Document passage:
────────────────

05 April 2012

RADSCUM: Radical Feminism, Transphobia, & Questions of Fact

(trigger warning: transphobia is discussed)

I've considered myself a radical for a long time.  Fuck the system, break shit, destroy the kyriarchy! Ya know, the usual anti-establishment and anti-oppression stuff.  My friend Kyle used to jokingly (?) call me a "warrior against normalcy."  & probably for good reason, since anything that even hints at normalizing discourse gives me a wicked case of the creeps. I've also always considered myself a feminist.  & when I say "always," I mean, I cannot recall any point in my life in which I didn't claim that label explicitly (I had a way cool mom, y'all). So radical feminism makes perfect sense for me, yeah?  That's what I thought, too.

Now, to be clear, I call out bigotry & hate when I see it (lost four Facebook friends in a day last week over arguments concerning Trayvon Martin), but I do NOT go seeking bigotry out.  I'm too busy survivin' in the misogynist, queer-phobic, biracial-erasin', ableist kyriarchy we got goin' on.  But sometimes, y'all, all too often, in fact, bigotry finds you.

────────────────

Stored records
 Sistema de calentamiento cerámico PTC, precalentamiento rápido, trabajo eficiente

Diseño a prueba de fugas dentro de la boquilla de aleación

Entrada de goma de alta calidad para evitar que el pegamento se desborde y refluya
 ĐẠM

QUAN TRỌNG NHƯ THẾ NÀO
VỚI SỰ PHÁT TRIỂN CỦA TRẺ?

────────────────

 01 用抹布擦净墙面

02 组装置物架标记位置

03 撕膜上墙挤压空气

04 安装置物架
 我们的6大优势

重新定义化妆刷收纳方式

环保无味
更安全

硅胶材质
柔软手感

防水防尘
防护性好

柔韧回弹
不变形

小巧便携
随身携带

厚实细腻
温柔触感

────────────────

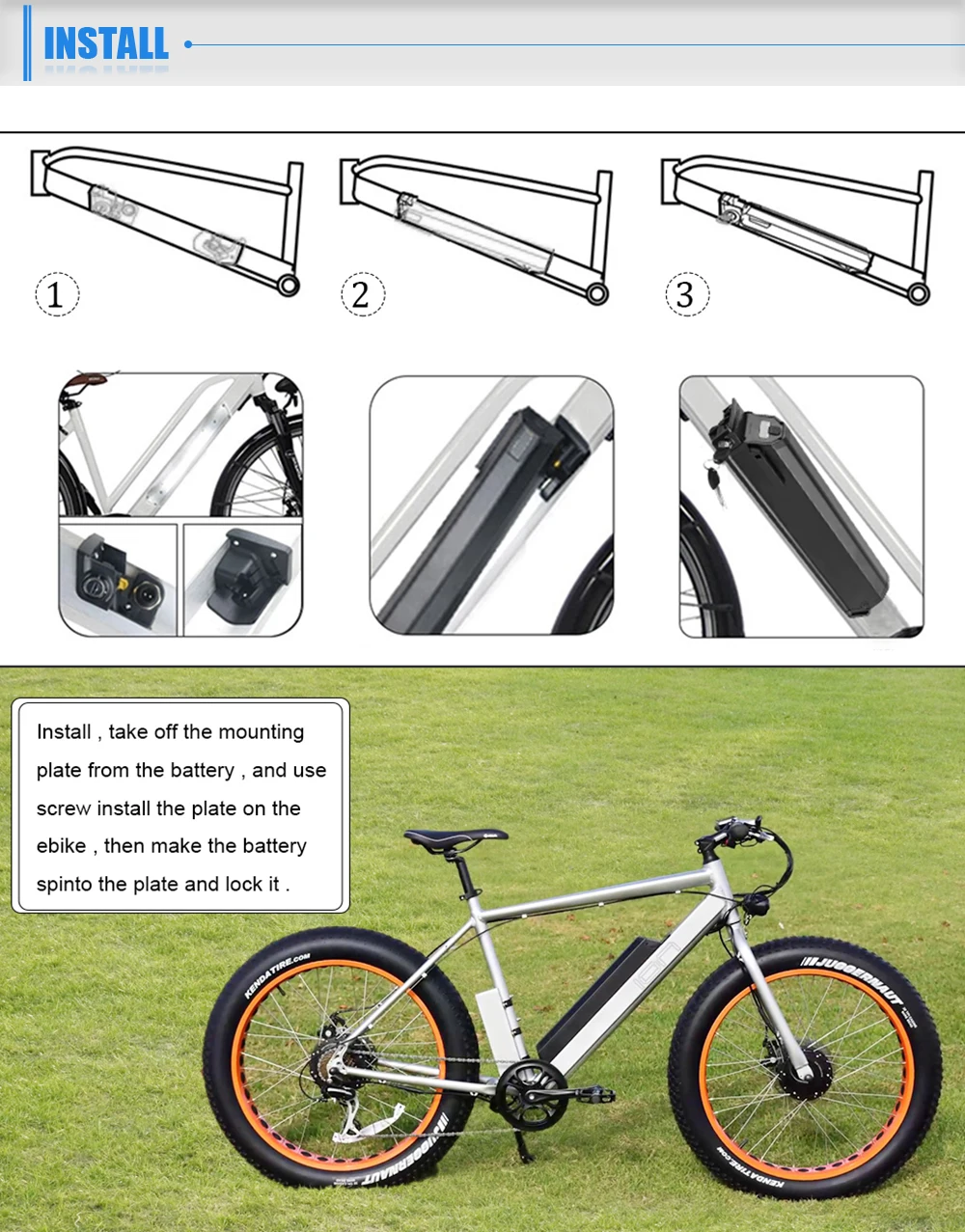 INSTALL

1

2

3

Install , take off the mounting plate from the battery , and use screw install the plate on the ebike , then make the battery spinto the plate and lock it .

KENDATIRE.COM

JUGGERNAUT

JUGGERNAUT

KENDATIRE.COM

────────────────

Action item A:
Rewrite the paragraph of the post on radical feminism and transphobia that begins "Now, to be clear" as a short list of its main points.
Action item B:
Extend the post on radical feminism and transphobia past its last sentence.

Answer section A:
- The writer calls out bigotry and hate when they appear, and lost four Facebook friends in one day the previous week over arguments about Trayvon Martin.
- The writer does not go looking for bigotry.
- The writer is too busy surviving in a misogynist, queer-phobic, biracial-erasing, ableist kyriarchy.
- All too often, bigotry finds you anyway.

Answer section B:
It all started when I joined a Facebook group called "We Blamed the Patriarchy" - an offshoot of Twisty's notorious blog "I Blame the Patriarchy."  I can totally get down with blaming the patriarchy; that system hasn't done good for anyone in, like, ever.  It's been particularly bad for people who aren't white, Christian, able-bodied, heterosexual, cisgendered, rich, stereotypically-masculine men.  Which is actually a really fucking small group of people, if you think about it.  For me, feminism is about smashing patriarchy, but in the meantime, the blaming is real important (& also cathartic).

Anyway, someone on the page posted about the glitterbombing of Germaine Greer, which RadFemWorldNews characterized as a "violent attack" by "gender extremists."  (BTW, I sort of like, that. "Gender extremists," that is.  I wanna be one of those when I grow up).  Now, if you didn't know, Greer has done some great shit for feminism; she also, unfortunately, referred to transwomen as "ghastly parodies" & participated in a pretty awful witch hunt in which she outed several postop transsexual women.  So I sorta get why trans-activists would be pissed off, & want to call attention to that.  Now, I'm not going to get into a debate here about whether or not glitterbombing is violent (it both is & isn't; it's complicated & context-specific).  The thing I want to note is that the thread turned into trans-bash 2012. Quickly.  Despite what Twisty had to say on the matter back in 2011.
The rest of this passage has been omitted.